Complete the following:
a – Rewrite the green funerals article starting with "Heading back to" and going on through "with a vault.", swapping "vault" for "grave liner".
b – List every dollar amount mentioned in the green funerals article.

Duluth Casket Shop offers green techniques for funerals

Jude Collins, owner of the Duluth Casket Shop on Woodland Avenue, smooths the cloth on a handcrafted casket. Collins took up wood working after she watched her father and grandfather practice the hobby. Photo submitted by Duluth Casket Shop

Heading back to its roots, funerals and burials are developing a more green approach, saving consumers money.

The average cost of a funeral in 2009 was $6,560 without a vault, according to the National Funeral Directors Association (NFDA). With a vault, you could be looking at $7,755. According to Joe Sehee, CEO of the Green Burial Council, you could be looking at anywhere from $7,000 to $13,000 with a vault.

“You want to spend time researching,” said Jude Collins, owner of the Duluth Casket Shop.

Collins said that the amount of time spent researching for a burial process should be equivalent to the research put into buying a car or house. She added that research can greatly reduce the headache of the process and added stress.

Provided records:

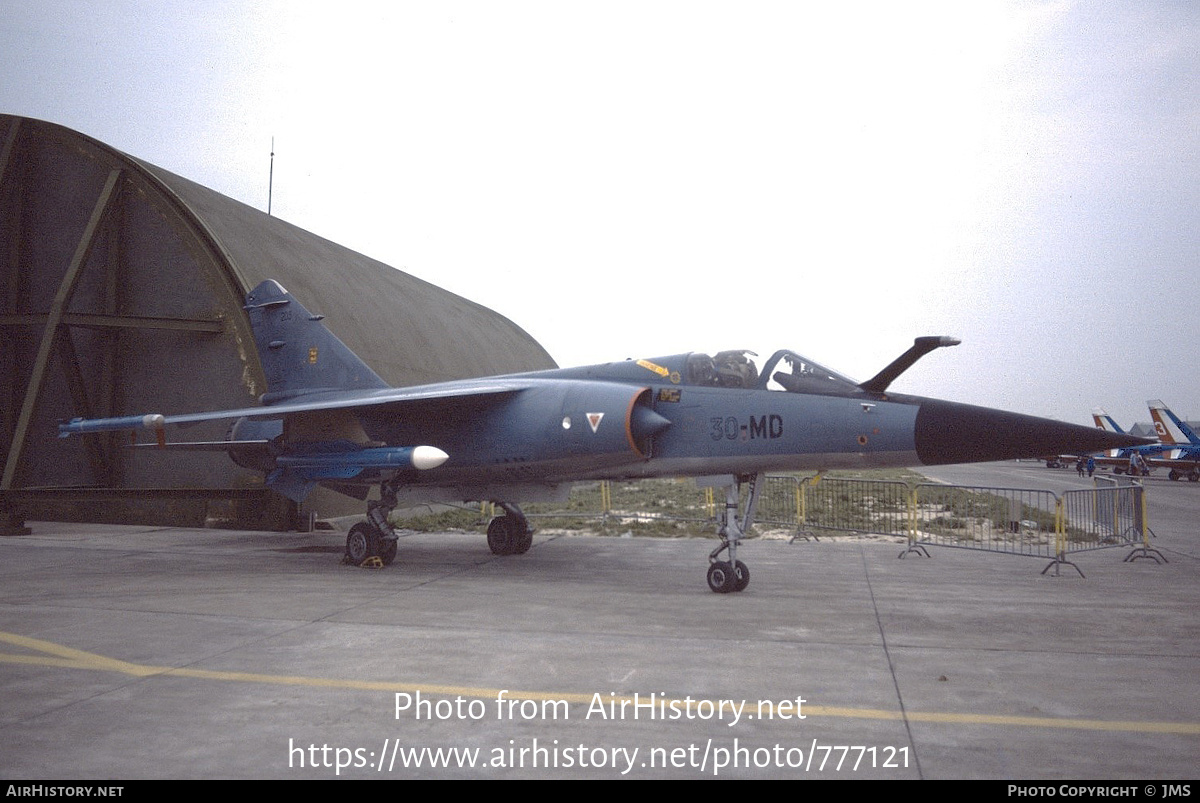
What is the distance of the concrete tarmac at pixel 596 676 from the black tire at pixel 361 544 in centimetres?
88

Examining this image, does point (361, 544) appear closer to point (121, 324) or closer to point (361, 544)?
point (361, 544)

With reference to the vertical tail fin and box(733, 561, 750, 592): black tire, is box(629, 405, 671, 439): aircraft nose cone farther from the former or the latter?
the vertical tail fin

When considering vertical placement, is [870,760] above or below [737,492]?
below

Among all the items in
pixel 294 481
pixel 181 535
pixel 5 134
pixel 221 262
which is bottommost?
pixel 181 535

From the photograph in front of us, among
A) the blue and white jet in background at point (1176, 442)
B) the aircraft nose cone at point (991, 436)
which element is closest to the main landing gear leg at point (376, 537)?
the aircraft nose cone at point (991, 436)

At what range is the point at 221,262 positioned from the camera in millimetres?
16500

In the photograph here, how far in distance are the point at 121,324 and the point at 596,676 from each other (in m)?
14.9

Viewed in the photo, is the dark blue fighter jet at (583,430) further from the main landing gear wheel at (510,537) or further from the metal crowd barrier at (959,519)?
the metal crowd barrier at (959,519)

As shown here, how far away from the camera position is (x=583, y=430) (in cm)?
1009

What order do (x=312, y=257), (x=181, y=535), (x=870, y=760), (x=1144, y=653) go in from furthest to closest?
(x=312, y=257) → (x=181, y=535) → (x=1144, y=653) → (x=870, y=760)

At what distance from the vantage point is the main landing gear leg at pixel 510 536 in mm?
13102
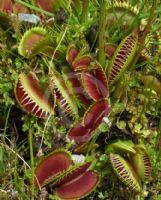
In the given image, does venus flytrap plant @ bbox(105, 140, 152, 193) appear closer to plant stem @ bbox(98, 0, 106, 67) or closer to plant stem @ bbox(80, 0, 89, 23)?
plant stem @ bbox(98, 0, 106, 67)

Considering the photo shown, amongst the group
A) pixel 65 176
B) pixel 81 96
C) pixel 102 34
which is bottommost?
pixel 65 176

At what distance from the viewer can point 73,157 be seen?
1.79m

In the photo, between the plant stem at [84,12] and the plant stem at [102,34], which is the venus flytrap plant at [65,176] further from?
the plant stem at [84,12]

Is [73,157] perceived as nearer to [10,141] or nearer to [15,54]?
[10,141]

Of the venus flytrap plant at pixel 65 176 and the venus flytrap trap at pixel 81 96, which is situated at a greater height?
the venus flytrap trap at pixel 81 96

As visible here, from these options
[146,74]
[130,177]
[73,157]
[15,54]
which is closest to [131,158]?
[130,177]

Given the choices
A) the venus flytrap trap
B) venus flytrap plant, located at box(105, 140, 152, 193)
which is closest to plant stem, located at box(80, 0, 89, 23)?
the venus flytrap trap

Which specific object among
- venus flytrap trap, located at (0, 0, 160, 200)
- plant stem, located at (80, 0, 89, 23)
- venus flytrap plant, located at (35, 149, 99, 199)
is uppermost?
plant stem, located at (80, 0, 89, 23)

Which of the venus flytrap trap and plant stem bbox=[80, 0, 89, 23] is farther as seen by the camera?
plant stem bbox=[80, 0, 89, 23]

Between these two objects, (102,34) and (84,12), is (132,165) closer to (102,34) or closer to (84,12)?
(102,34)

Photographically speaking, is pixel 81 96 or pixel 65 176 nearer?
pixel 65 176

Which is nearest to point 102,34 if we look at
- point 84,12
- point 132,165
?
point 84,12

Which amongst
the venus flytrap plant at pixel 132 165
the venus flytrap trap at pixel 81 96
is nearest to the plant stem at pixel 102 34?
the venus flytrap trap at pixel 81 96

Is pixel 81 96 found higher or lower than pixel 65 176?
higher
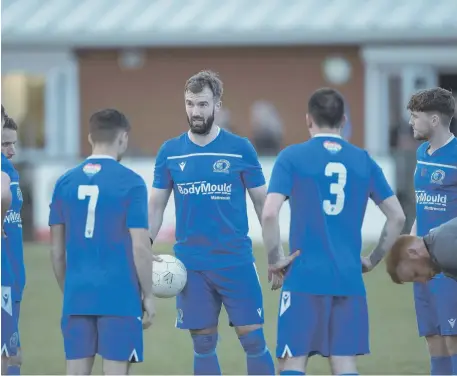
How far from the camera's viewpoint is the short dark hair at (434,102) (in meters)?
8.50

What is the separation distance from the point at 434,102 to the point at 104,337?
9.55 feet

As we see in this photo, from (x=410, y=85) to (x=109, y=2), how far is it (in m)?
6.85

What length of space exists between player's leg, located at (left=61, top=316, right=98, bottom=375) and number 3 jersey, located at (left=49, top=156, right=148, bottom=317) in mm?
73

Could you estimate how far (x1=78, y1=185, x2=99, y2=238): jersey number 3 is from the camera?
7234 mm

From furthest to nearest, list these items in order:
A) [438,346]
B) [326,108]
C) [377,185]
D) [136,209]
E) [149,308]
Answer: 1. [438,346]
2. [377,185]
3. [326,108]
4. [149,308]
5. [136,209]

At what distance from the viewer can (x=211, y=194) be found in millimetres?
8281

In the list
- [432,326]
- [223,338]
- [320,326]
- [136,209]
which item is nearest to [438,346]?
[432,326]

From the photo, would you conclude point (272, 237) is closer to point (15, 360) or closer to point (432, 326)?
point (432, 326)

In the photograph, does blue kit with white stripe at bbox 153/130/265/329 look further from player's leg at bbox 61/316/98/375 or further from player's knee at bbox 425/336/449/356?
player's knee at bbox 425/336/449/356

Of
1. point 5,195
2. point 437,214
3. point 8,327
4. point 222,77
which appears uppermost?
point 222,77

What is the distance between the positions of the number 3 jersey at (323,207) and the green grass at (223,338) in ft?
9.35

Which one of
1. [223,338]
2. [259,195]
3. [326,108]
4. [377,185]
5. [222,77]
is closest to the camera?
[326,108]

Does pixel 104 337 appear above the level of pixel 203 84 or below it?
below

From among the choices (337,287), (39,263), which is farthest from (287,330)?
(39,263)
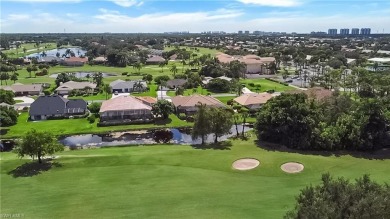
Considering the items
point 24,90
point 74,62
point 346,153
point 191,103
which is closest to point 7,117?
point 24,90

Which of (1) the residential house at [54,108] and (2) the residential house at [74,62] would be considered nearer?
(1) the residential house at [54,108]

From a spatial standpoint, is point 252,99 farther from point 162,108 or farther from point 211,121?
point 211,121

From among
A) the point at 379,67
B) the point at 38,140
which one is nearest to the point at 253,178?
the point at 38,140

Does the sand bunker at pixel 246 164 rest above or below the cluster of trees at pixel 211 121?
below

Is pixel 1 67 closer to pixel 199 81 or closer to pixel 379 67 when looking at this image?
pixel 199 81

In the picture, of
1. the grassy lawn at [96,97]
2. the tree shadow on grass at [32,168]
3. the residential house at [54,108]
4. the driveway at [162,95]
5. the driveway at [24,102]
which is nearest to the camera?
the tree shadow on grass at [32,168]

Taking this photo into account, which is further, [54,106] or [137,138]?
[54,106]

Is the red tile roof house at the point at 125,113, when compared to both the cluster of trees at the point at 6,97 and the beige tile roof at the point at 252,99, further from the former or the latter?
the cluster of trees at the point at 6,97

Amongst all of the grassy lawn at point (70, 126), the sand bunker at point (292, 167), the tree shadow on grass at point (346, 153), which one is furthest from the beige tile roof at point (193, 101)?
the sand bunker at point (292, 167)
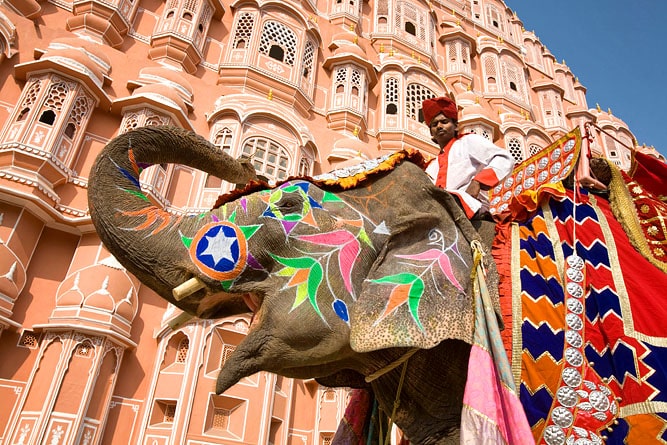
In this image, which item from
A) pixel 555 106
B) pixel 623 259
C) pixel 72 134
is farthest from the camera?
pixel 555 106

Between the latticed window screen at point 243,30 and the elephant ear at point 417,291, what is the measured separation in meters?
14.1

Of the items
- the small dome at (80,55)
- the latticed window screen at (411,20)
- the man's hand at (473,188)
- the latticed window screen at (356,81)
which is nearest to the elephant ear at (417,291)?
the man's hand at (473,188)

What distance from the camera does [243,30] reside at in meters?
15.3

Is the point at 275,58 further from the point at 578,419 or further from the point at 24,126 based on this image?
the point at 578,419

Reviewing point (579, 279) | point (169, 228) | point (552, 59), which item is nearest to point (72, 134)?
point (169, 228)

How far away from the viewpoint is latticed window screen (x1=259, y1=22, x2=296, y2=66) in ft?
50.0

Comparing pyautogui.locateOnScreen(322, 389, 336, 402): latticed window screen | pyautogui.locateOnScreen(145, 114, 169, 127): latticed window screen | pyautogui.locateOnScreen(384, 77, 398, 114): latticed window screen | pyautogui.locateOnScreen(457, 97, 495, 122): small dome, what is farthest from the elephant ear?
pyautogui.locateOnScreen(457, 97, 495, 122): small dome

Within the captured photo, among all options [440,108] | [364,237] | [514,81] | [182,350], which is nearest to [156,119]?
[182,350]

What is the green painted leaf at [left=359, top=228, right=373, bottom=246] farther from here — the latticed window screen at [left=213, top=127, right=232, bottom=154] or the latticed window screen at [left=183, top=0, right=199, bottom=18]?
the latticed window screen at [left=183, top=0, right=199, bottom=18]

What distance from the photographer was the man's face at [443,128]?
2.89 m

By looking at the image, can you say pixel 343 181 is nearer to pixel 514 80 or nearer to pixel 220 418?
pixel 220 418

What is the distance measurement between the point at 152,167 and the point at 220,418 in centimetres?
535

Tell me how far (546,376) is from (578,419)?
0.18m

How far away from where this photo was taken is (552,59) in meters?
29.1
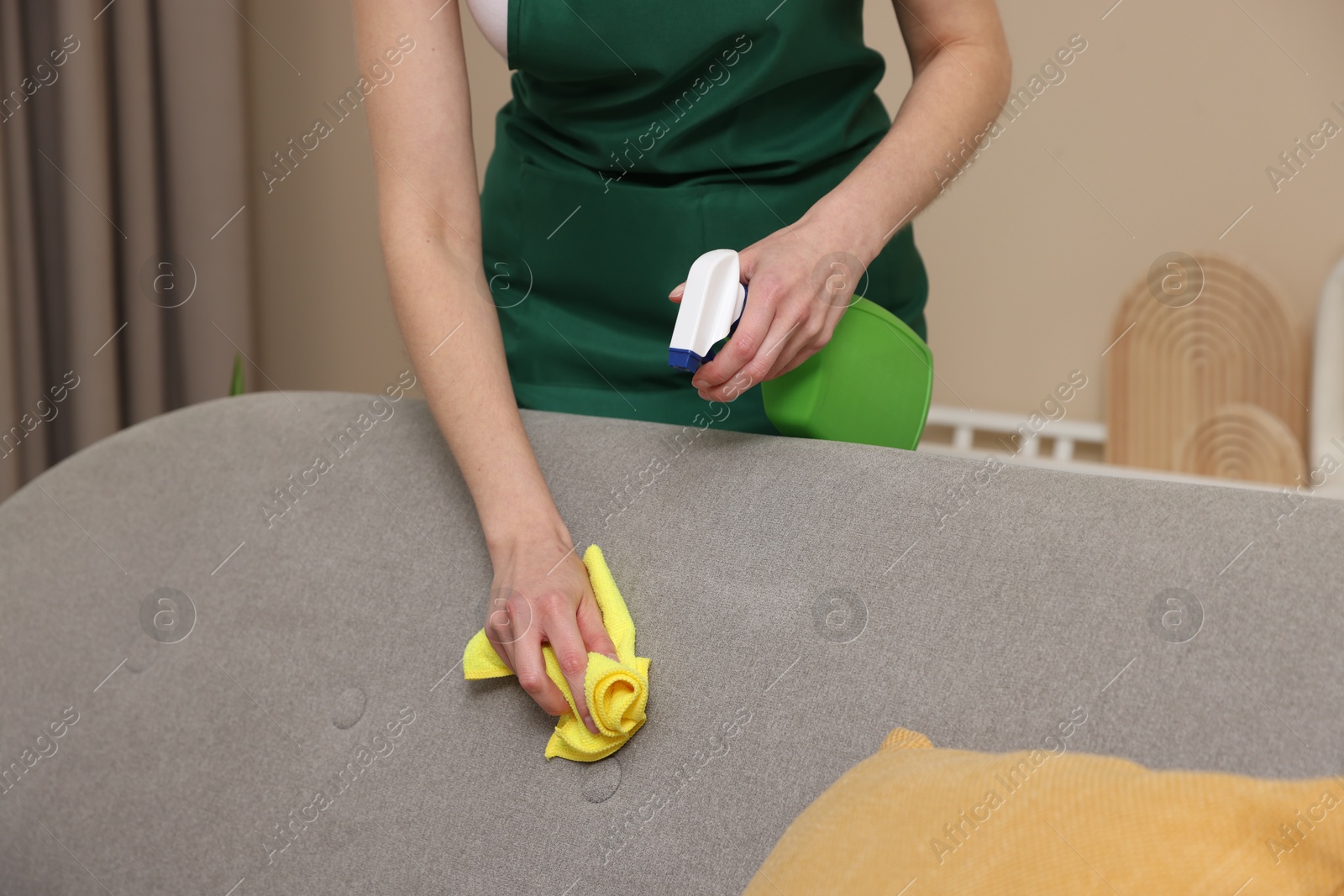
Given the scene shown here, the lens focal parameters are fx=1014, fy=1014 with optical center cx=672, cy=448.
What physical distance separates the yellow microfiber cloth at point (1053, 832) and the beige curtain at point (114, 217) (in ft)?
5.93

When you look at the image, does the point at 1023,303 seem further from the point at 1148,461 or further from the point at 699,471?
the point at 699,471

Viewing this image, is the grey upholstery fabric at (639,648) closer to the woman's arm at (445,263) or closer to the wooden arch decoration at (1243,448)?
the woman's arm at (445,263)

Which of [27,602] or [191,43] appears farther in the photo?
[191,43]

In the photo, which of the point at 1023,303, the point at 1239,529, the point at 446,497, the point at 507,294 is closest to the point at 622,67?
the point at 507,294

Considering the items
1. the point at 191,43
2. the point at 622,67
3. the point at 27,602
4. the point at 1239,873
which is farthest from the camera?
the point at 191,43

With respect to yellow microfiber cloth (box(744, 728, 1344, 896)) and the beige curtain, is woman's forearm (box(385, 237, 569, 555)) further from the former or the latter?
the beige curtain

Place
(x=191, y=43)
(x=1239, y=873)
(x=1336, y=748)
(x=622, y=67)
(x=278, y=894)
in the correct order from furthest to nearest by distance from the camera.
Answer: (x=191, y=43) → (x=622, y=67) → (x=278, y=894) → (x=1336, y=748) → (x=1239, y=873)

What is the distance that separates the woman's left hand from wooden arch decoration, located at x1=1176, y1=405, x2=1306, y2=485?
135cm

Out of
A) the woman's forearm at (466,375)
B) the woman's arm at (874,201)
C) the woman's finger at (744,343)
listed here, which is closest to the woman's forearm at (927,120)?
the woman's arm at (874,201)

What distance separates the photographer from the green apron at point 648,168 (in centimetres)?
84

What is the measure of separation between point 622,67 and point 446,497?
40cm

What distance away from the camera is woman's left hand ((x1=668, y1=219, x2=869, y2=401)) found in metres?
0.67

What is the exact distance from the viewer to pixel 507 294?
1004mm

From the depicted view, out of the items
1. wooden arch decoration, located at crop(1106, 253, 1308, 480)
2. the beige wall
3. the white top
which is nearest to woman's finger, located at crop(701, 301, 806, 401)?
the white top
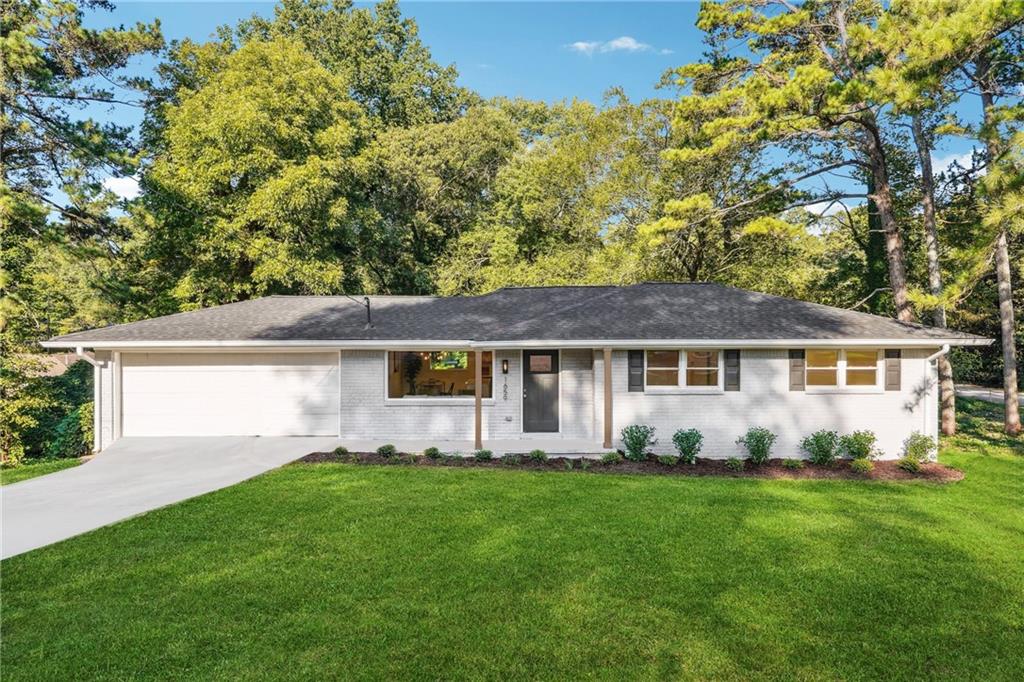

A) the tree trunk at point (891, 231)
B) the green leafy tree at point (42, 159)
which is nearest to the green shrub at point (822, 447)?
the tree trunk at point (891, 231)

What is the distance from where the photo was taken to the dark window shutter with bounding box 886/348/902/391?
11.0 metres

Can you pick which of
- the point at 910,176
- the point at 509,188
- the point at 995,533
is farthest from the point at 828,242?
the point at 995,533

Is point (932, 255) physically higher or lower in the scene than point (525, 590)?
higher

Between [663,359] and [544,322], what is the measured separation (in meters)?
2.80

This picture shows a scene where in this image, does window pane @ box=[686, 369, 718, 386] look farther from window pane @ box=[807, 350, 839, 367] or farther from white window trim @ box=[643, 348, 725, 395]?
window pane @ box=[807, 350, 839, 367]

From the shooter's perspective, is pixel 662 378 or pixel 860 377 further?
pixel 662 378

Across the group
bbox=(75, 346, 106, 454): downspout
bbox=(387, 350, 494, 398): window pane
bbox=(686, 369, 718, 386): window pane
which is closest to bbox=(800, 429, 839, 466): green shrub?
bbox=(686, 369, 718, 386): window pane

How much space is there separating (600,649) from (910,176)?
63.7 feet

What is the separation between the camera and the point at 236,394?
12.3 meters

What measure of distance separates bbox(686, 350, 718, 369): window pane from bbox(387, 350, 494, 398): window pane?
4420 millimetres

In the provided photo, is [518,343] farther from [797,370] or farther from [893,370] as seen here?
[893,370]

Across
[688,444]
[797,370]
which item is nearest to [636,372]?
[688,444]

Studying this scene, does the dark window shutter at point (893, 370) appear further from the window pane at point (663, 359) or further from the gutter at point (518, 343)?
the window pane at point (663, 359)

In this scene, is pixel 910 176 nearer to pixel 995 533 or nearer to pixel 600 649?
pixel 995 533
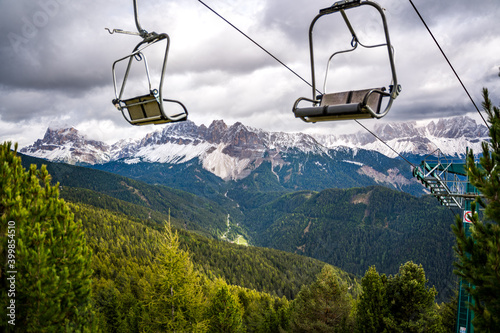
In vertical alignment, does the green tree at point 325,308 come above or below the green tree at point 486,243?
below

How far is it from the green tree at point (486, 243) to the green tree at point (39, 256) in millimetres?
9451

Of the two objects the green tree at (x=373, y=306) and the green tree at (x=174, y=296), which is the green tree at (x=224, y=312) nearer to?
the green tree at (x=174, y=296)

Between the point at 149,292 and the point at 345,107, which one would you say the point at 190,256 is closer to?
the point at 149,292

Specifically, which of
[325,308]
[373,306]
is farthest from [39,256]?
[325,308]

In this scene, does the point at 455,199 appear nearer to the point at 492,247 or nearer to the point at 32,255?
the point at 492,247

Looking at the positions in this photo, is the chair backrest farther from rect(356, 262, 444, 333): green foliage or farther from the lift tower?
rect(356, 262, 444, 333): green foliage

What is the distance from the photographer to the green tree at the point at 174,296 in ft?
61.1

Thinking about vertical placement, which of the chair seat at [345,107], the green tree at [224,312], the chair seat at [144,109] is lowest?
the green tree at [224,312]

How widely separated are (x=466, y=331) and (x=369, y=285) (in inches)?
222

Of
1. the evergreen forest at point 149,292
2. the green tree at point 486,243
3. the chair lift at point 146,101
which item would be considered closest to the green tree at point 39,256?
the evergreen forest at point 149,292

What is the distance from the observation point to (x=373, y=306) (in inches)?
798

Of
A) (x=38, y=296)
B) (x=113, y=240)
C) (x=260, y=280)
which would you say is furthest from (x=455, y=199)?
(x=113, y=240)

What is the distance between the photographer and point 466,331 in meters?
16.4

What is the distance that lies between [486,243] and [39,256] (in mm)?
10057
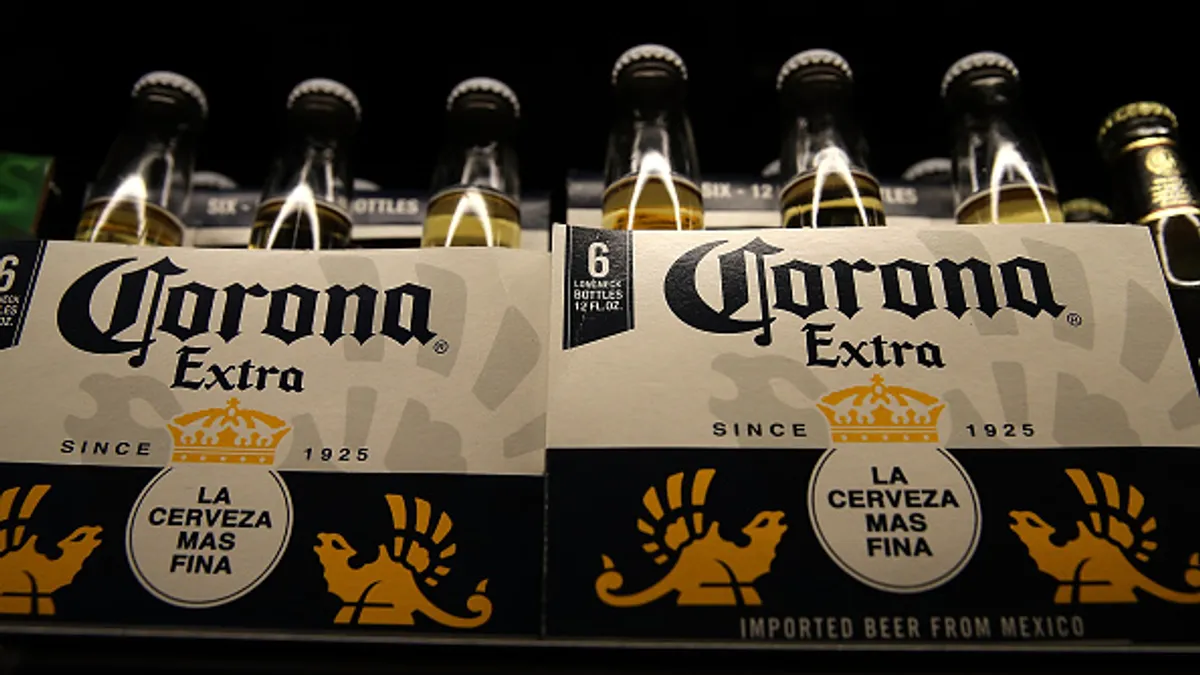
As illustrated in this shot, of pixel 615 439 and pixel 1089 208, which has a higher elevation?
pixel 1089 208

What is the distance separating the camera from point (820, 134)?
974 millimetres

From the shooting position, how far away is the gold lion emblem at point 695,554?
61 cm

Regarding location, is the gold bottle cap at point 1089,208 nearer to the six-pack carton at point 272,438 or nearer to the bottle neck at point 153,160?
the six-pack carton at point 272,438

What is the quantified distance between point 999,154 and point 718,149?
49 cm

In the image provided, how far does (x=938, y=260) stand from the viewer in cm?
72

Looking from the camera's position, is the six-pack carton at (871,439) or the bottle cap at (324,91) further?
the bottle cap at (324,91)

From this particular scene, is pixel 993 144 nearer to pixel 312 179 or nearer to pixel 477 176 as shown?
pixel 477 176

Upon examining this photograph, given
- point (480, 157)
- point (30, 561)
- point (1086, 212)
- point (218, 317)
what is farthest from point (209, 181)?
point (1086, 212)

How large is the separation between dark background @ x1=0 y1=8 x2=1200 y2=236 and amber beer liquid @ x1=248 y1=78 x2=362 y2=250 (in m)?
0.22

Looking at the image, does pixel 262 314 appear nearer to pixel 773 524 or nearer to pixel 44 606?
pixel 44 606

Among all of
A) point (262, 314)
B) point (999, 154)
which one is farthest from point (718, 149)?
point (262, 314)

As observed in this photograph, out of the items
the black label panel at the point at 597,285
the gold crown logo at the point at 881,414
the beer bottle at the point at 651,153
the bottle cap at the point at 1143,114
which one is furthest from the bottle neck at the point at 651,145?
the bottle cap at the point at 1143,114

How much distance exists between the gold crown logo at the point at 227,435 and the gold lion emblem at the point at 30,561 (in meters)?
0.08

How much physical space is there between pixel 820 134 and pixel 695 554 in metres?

Completed exercise:
a –
Heading back to its roots, funerals and burials are developing a more green approach, saving consumers money.

The average cost of a funeral in 2009 was $6,560 without a grave liner, according to the National Funeral Directors Association (NFDA). With a grave liner, you could be looking at $7,755. According to Joe Sehee, CEO of the Green Burial Council, you could be looking at anywhere from $7,000 to $13,000 with a grave liner.

b –
$6,560
$7,755
$7,000
$13,000